As mentioned above, the empirical data of entry screening was summarized according to the week of observation; thus, it was not feasible to precisely estimate the daily incidence. For this reason, we decided to take advantage of the discrete data and assumed that the prevalence and incidence were in quasi-equilibrium within each single reporting interval (i.e., prevalence and incidence took constant values every 2 weeks), denoted by p* and i*. This assumption allowed us to have

$${i}^{\ast }(t)\cong {i}^{\ast}\left(t-1\right)\cong {i}^{\ast}\left(t-2\right)\dots \cong {i}^{\ast}\left(t-k\right)$$

and

$${p}^{\ast }(t)={i}^{\ast }(t)\sum_{k=0}^tf(k)\varGamma (k),$$

yielding an estimator

$${i}^{\ast }(t)=\frac{p^{\ast }(t)}{\sum_{k=0}^tf(k)\varGamma (k)}.$$
(2)

In this approximation, we can consider that the prevalence p* divided by the sum of f(k)Γ(k), which was assumed to be equal to the daily incidence in the corresponding weekly interval. In fact, the product of f(k)Γ(k) is assumed to be represented by one of the three empirical datasets mentioned above.

The maximum likelihood method was used to compute the weekly prevalence using a binomial distribution, which also informs the uncertainty bound of the daily incidence (assuming constant daily incidence for every 2 weeks) using eq. (2).

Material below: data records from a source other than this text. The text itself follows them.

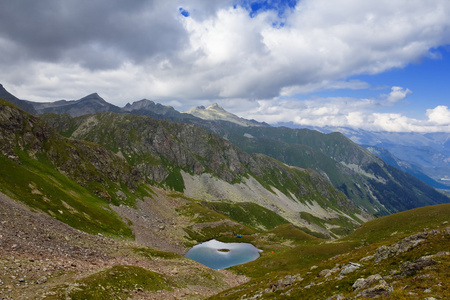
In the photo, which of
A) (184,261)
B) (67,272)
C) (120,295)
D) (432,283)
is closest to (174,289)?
(120,295)

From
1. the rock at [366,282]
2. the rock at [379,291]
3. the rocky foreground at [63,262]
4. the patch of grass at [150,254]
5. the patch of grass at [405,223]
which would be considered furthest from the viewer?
the patch of grass at [405,223]

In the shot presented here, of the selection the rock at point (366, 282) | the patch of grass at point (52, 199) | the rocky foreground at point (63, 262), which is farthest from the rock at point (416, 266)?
the patch of grass at point (52, 199)

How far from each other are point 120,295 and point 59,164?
336 feet

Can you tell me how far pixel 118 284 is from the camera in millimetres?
37062

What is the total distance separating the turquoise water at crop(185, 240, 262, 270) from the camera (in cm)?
9311

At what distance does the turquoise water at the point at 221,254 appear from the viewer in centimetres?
9311

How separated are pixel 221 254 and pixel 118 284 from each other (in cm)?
7377

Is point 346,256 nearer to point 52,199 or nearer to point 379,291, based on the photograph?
point 379,291

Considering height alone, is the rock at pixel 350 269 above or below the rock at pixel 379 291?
below

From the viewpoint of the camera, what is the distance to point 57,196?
77.2 metres

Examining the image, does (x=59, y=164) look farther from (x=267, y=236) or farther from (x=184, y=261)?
(x=267, y=236)

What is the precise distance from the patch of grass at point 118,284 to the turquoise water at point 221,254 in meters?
47.2

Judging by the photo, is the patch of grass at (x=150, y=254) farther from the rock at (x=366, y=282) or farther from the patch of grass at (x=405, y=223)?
the patch of grass at (x=405, y=223)

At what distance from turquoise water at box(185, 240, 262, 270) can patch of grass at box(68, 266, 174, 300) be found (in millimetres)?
47223
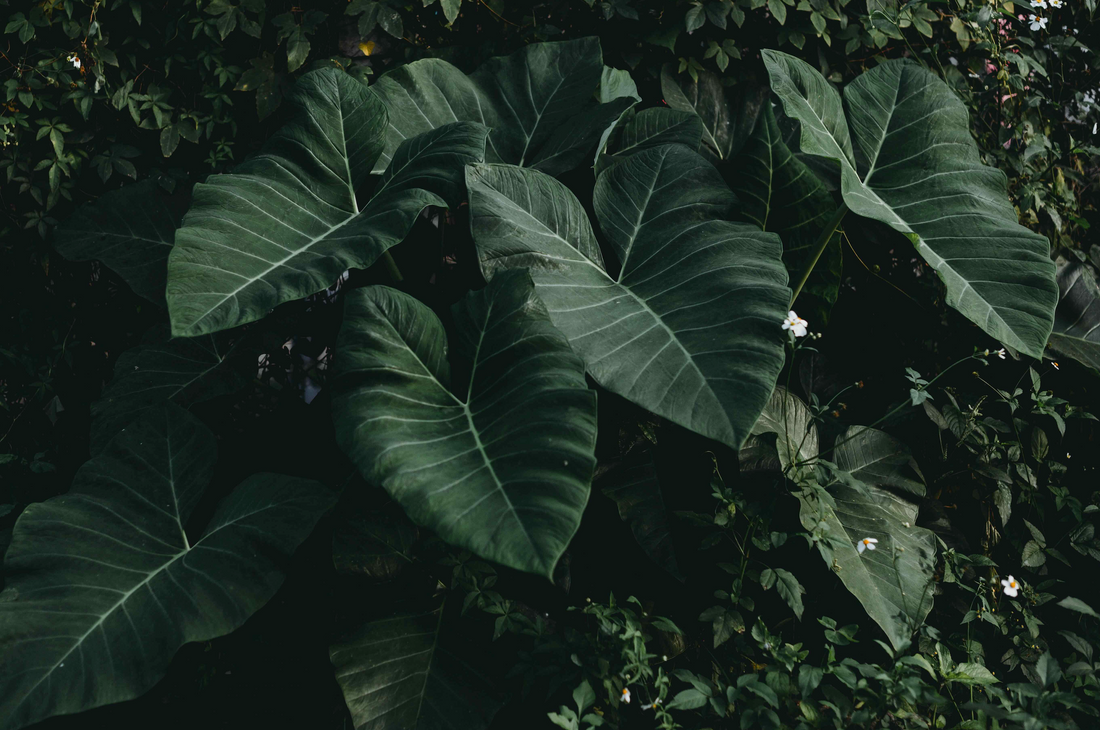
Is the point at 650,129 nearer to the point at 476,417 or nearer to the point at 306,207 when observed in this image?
the point at 306,207

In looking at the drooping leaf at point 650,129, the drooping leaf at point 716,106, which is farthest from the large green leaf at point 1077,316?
the drooping leaf at point 650,129

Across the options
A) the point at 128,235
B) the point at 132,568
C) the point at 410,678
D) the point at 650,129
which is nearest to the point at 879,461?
the point at 650,129

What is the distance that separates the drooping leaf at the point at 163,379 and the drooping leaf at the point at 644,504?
38.8 inches

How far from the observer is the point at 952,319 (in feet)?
7.24

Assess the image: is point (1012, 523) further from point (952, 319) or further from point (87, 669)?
point (87, 669)

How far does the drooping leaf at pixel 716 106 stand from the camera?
2236 mm

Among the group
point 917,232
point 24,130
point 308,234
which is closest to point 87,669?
point 308,234

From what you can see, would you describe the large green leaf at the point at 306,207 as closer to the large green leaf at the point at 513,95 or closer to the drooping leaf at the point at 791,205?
the large green leaf at the point at 513,95

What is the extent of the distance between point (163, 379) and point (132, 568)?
0.63 m

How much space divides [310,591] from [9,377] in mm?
1231

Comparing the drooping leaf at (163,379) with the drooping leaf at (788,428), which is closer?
the drooping leaf at (788,428)

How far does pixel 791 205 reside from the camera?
1.95 m

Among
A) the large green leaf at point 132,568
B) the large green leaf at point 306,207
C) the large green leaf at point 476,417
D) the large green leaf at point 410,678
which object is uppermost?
the large green leaf at point 306,207

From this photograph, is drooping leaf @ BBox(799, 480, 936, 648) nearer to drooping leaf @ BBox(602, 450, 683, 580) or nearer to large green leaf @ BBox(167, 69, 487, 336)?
drooping leaf @ BBox(602, 450, 683, 580)
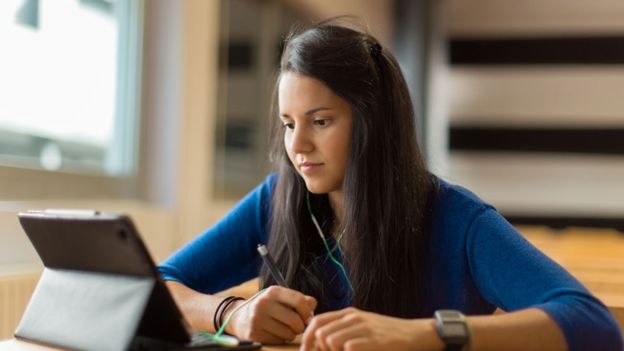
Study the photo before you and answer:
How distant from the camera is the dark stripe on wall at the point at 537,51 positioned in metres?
6.93

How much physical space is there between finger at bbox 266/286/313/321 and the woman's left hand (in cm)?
14

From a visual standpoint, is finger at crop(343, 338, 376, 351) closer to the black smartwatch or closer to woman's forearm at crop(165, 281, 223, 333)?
the black smartwatch

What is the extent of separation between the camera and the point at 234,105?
450 centimetres

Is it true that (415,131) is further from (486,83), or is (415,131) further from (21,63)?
(486,83)

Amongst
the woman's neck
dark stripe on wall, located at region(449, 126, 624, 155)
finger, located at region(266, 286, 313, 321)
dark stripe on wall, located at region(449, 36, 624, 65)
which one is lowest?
dark stripe on wall, located at region(449, 126, 624, 155)

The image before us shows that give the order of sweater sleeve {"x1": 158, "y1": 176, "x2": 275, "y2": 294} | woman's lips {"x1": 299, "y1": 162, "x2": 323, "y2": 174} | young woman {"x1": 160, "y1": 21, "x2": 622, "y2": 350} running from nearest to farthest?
young woman {"x1": 160, "y1": 21, "x2": 622, "y2": 350} < woman's lips {"x1": 299, "y1": 162, "x2": 323, "y2": 174} < sweater sleeve {"x1": 158, "y1": 176, "x2": 275, "y2": 294}

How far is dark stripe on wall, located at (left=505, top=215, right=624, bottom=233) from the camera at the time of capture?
6836 mm

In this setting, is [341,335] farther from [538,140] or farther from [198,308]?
[538,140]

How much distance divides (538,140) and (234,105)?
348 centimetres

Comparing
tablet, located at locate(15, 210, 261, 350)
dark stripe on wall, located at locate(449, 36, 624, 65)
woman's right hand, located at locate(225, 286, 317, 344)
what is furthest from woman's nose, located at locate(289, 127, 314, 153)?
dark stripe on wall, located at locate(449, 36, 624, 65)

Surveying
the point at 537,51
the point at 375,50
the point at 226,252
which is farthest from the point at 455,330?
the point at 537,51

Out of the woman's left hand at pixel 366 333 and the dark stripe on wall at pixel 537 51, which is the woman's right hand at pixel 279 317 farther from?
the dark stripe on wall at pixel 537 51

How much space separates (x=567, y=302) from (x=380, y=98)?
50 cm

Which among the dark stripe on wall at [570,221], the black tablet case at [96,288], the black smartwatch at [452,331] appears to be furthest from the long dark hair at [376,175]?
the dark stripe on wall at [570,221]
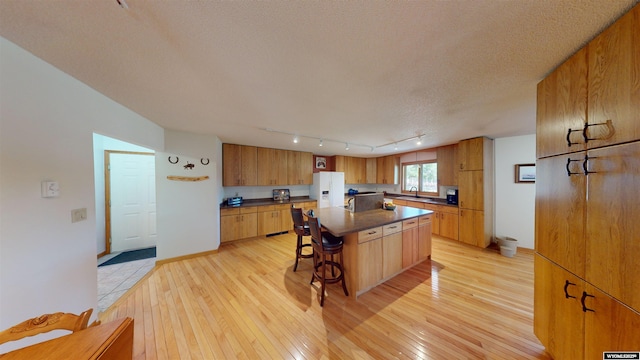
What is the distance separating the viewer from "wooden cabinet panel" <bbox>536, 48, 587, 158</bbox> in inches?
45.5

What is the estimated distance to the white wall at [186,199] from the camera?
10.3 feet

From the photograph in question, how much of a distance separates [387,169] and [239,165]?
4.56 meters

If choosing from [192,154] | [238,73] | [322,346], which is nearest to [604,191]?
[322,346]

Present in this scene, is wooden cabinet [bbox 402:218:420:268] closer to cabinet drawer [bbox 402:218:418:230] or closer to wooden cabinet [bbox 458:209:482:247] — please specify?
cabinet drawer [bbox 402:218:418:230]

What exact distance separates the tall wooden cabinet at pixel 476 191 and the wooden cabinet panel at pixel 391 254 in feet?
7.31

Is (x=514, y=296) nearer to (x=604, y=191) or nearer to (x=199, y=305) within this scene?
(x=604, y=191)

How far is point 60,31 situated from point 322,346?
2891mm

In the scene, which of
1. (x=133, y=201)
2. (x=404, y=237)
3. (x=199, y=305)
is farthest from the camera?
(x=133, y=201)

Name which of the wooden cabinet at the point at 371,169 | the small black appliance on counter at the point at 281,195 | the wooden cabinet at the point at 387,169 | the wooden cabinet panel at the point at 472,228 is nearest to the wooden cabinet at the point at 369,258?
the wooden cabinet panel at the point at 472,228

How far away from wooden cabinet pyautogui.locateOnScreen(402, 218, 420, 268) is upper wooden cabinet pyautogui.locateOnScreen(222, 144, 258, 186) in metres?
3.54

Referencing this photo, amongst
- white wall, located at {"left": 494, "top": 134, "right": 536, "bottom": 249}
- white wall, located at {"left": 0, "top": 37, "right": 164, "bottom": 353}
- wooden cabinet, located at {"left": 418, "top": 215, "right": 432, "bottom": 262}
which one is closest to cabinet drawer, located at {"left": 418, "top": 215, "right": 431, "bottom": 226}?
wooden cabinet, located at {"left": 418, "top": 215, "right": 432, "bottom": 262}

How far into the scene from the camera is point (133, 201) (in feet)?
12.0

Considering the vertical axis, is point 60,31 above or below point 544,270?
above

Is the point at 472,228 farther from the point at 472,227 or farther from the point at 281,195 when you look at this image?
the point at 281,195
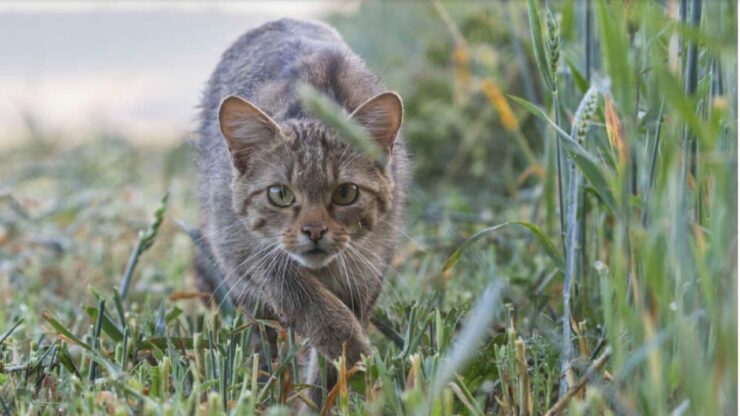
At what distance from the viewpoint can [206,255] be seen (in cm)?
344

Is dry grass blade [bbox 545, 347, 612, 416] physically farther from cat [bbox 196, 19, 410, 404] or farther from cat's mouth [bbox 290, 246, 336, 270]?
cat's mouth [bbox 290, 246, 336, 270]

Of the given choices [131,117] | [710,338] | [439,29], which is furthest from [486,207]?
[131,117]

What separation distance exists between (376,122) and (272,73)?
25.0 inches

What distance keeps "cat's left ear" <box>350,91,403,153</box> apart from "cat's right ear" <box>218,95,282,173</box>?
0.88 ft

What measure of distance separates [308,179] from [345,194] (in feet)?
0.38

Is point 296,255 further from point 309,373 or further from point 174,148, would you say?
point 174,148

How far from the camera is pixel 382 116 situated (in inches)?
115

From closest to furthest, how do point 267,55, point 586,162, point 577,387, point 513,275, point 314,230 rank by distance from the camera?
point 577,387 → point 586,162 → point 314,230 → point 513,275 → point 267,55

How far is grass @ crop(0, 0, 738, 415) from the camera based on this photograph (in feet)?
5.72

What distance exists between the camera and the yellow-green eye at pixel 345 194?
9.64 ft

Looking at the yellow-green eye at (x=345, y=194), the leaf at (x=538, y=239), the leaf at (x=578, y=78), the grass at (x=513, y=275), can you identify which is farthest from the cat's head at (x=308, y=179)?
the leaf at (x=578, y=78)

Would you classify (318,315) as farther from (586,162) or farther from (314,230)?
(586,162)

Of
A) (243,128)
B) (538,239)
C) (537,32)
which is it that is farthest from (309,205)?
(537,32)

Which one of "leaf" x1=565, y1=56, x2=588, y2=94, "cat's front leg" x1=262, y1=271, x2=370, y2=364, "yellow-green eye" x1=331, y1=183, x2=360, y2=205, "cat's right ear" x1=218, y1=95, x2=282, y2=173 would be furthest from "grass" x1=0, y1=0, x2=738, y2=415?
"yellow-green eye" x1=331, y1=183, x2=360, y2=205
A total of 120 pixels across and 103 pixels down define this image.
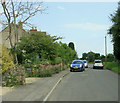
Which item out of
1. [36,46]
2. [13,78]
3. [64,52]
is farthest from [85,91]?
[64,52]

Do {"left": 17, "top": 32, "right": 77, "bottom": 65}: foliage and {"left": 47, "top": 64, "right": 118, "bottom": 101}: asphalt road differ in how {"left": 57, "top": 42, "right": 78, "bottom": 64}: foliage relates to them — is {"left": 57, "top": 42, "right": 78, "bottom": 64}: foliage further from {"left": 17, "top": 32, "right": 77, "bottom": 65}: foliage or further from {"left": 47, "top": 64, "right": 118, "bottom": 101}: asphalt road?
{"left": 47, "top": 64, "right": 118, "bottom": 101}: asphalt road

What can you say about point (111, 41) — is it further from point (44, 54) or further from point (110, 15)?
point (44, 54)

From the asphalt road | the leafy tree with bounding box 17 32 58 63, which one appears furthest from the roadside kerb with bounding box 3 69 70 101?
the leafy tree with bounding box 17 32 58 63

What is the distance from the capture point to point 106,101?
7.43m

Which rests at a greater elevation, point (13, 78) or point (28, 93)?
point (13, 78)

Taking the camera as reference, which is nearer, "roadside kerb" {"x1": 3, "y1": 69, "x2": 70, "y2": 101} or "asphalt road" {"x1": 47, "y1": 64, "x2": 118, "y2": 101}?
"roadside kerb" {"x1": 3, "y1": 69, "x2": 70, "y2": 101}

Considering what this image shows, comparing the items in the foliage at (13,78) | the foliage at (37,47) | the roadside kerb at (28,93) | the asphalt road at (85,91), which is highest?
the foliage at (37,47)

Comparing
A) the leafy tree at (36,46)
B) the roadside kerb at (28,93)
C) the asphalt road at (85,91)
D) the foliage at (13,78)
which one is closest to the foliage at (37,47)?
the leafy tree at (36,46)

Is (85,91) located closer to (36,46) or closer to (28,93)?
(28,93)

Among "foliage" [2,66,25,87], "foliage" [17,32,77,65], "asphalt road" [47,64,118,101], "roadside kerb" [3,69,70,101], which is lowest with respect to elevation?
"asphalt road" [47,64,118,101]

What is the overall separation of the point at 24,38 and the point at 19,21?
4.21 metres

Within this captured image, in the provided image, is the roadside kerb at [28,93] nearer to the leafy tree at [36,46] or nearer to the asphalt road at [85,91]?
Result: the asphalt road at [85,91]

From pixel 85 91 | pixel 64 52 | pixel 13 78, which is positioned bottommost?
pixel 85 91

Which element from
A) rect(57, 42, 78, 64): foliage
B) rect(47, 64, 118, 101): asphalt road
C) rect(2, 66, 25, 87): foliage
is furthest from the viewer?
rect(57, 42, 78, 64): foliage
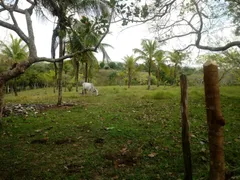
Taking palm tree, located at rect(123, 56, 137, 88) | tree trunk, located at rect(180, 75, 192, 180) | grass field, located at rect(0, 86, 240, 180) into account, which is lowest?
grass field, located at rect(0, 86, 240, 180)

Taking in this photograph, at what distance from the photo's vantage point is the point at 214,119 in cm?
273

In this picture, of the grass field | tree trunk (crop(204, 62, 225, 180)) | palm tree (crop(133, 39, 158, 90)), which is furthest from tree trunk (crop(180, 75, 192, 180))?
palm tree (crop(133, 39, 158, 90))

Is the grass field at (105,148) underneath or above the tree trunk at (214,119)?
underneath

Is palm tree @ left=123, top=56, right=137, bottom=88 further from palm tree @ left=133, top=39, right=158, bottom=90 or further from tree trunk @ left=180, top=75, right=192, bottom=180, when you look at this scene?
tree trunk @ left=180, top=75, right=192, bottom=180

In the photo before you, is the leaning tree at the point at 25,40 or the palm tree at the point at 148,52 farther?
the palm tree at the point at 148,52

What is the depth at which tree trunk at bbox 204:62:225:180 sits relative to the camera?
2719 millimetres

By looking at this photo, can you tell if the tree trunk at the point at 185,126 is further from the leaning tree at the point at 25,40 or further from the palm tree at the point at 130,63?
the palm tree at the point at 130,63

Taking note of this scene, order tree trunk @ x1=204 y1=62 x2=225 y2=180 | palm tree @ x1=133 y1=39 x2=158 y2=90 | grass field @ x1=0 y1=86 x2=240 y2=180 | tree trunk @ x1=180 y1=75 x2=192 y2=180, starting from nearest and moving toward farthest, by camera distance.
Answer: tree trunk @ x1=204 y1=62 x2=225 y2=180 < tree trunk @ x1=180 y1=75 x2=192 y2=180 < grass field @ x1=0 y1=86 x2=240 y2=180 < palm tree @ x1=133 y1=39 x2=158 y2=90

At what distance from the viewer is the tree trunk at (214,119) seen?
2.72m

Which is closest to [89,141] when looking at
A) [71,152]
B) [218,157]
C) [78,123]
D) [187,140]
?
[71,152]

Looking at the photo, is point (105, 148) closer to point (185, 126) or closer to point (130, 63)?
point (185, 126)

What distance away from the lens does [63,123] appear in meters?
8.64

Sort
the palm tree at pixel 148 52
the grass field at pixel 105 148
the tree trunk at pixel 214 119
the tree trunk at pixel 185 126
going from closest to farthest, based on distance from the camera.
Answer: the tree trunk at pixel 214 119
the tree trunk at pixel 185 126
the grass field at pixel 105 148
the palm tree at pixel 148 52

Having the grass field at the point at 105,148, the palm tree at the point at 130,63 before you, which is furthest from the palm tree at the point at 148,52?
the grass field at the point at 105,148
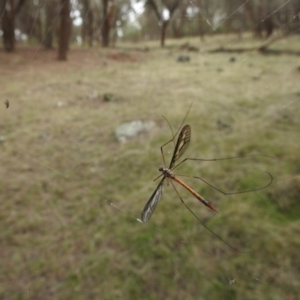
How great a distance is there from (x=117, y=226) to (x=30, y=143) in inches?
50.2

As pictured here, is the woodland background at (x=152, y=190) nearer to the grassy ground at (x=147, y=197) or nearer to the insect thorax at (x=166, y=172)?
the grassy ground at (x=147, y=197)

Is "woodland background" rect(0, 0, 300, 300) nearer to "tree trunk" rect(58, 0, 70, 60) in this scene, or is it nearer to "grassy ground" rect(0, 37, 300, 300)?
"grassy ground" rect(0, 37, 300, 300)

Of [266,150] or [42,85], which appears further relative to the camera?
[42,85]

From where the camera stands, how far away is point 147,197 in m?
1.71

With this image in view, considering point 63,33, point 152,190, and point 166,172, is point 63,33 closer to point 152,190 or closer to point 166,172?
point 152,190

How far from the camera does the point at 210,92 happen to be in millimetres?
2559

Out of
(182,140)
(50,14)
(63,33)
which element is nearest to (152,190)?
(182,140)

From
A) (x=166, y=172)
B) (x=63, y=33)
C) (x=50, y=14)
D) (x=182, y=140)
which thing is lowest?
(x=166, y=172)

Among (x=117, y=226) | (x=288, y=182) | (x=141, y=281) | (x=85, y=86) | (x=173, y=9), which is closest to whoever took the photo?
(x=141, y=281)

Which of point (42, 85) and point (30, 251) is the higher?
point (42, 85)

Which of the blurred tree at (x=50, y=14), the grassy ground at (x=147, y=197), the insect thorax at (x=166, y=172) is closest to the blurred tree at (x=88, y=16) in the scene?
the blurred tree at (x=50, y=14)

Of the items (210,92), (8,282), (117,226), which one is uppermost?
(210,92)

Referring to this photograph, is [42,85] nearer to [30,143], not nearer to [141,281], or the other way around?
[30,143]

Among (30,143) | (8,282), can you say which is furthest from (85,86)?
(8,282)
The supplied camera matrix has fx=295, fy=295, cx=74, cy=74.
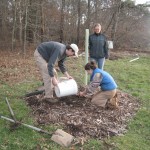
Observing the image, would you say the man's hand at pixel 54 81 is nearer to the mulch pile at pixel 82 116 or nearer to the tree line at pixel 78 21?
the mulch pile at pixel 82 116

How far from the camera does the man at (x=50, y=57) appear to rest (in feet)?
20.1

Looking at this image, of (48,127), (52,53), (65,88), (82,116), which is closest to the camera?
(48,127)

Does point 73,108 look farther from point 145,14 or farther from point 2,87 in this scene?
point 145,14

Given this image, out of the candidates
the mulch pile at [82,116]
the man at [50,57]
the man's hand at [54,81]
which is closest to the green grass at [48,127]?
the mulch pile at [82,116]

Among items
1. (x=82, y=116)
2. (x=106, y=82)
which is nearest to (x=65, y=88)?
(x=82, y=116)

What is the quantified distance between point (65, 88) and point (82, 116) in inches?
30.1

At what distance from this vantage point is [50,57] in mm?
6379

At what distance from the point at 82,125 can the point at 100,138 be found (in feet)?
1.61

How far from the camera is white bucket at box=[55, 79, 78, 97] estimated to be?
657 centimetres

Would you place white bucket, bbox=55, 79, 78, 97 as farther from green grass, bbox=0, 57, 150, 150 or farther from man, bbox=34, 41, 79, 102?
green grass, bbox=0, 57, 150, 150

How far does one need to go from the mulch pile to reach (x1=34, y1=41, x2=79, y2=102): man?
34cm

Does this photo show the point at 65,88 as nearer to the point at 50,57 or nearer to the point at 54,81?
the point at 54,81

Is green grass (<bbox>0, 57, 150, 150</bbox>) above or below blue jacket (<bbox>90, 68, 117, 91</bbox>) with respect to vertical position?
below

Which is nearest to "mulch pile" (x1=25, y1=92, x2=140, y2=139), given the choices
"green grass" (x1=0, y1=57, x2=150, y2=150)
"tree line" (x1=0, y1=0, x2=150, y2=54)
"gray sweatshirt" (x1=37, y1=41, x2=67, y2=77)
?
"green grass" (x1=0, y1=57, x2=150, y2=150)
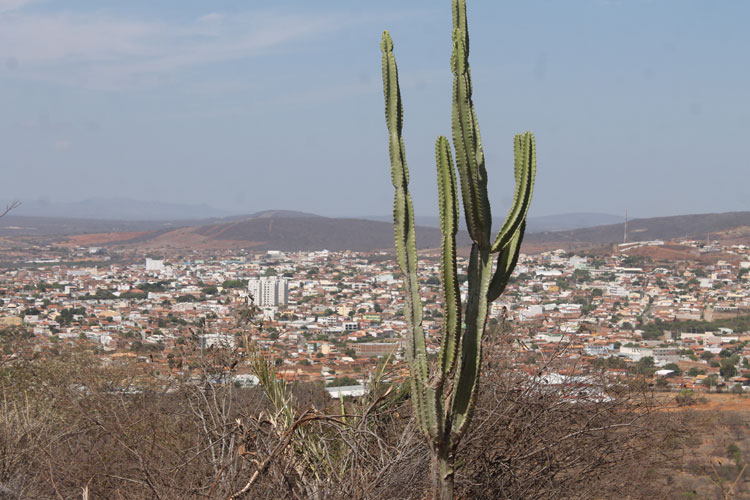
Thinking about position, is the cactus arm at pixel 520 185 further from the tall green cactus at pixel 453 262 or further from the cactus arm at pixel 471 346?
the cactus arm at pixel 471 346

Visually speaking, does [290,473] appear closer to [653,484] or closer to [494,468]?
[494,468]

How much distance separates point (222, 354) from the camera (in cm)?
575

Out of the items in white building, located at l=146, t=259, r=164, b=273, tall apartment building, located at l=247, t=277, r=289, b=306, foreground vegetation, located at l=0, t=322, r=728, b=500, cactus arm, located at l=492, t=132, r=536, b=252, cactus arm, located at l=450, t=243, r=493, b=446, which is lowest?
white building, located at l=146, t=259, r=164, b=273

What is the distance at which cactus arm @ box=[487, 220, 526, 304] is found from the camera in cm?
430

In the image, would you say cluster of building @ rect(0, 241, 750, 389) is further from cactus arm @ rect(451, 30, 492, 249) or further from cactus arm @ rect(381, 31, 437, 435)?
cactus arm @ rect(451, 30, 492, 249)

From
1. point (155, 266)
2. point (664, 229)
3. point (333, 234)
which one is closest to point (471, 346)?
point (155, 266)

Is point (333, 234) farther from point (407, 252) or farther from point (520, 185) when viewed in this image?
point (407, 252)

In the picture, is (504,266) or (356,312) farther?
(356,312)

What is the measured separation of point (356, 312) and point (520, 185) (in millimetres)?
21837

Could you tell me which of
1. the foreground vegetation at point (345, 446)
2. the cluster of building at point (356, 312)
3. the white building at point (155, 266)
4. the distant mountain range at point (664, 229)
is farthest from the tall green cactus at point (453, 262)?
the distant mountain range at point (664, 229)

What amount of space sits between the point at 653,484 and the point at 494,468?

Subsequently, on the basis of the obtained daily incidence results, cumulative incidence of infection was computed, and confidence interval of the incidence was calculated using the parametric bootstrap method. While obtaining the estimate, it should be noted that the present study did not impose any specific assumption over re-infection; while a part of published studies implied the presence of re-infection [3, 23, 32], a large-scale analysis in South African indicated the absence of re-infection [33]. Comparing the estimate against reported values, ascertainment ratios were computed over the course of time. The ascertainment ratio was defined as the ratio of the estimated number of COVID-19 infections to the documented number of cases. The 95% confidence intervals (CIs) of daily incidence were computed using the profile likelihood. When illustrating the prevalence, its 95% CIs were calculated using the Wilson score method.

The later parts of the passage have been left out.